Antique stores must hate people like me. I wander through them with no intent of purchasing anything, no money to spare really, and entertain myself with laughing at the bizarre belongings of long dead people. No dealer cares if I used to own ten troll dolls, if I won’t purchase their one (a sadly bedraggled purple-haired fellow); no one wants to hear my opinions about decorating with dead animals, when their shop is full of moth-eaten deer heads and a stuffed weasel.
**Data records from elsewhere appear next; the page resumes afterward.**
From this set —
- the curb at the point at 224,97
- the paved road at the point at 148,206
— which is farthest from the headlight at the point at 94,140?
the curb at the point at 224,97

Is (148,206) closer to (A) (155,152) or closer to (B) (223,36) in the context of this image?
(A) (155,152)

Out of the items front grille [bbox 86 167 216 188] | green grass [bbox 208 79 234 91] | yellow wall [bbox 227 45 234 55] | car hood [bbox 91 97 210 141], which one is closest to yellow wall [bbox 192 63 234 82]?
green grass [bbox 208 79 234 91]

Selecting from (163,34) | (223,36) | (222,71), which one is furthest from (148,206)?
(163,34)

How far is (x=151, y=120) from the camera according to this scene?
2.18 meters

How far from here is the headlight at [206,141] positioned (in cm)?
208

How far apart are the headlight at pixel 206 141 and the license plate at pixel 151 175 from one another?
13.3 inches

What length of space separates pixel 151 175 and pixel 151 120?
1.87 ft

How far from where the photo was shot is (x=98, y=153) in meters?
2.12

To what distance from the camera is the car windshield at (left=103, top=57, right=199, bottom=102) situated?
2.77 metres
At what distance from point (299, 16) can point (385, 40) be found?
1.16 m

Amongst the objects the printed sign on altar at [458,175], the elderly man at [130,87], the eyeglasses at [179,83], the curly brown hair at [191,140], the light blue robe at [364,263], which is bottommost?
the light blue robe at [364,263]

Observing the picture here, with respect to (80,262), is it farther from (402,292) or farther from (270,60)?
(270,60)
Conor and Ivy wanted me to come along while they looked at jewelry and strange bits of military stuff (I am still unclear about what exactly they are in the market for), but I didn’t want to follow them around the warren of shops.
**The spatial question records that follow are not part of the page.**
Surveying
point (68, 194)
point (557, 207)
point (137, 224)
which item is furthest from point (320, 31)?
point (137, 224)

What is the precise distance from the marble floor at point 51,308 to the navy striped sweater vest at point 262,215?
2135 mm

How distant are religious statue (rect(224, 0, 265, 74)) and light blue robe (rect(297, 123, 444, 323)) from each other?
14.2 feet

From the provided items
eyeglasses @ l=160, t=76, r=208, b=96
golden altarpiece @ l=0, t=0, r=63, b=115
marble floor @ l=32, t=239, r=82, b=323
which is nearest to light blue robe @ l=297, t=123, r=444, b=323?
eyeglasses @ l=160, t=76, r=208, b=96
So I wandered alone among the gaudy plates and faded photos, I fingered the fox stoles and peered into the glass cabinets at tiny tin soldiers and plastic reindeer. I found some lovely etched wine glasses from the 1930s and an oak box with seven drawers. What is it that makes cabinets with multiple drawers so enticing? Why do I covet the furnishings ripped from old pharmacies and dry goods stores, where slots and cubbies meant for hardware or medicines or embroidery needles promise places to put everything? And must all the clothes be so very small? I found a lovely pair of gloves but could not waggle a single finger into their delicate shape. In a booth full of Asian “antiques” (all looking far more likely to be products of modern factories), I found some pretty teapots, but none covered with hundreds of cranes like the one that my sister gave to me, the one that needs a new lid. I didn’t find another miniature Santa and sleigh, nor anything remotely close to it. Conor pointed out that my Kmart-purchased flour and sugar canisters were offered as antiques, and I have to admit, I did buy them about 40 years ago, so perhaps they are.
We wandered until the announcement was made that the stores were closing in ten minutes. No purchases by us. The dealers were probably glad to see our backs.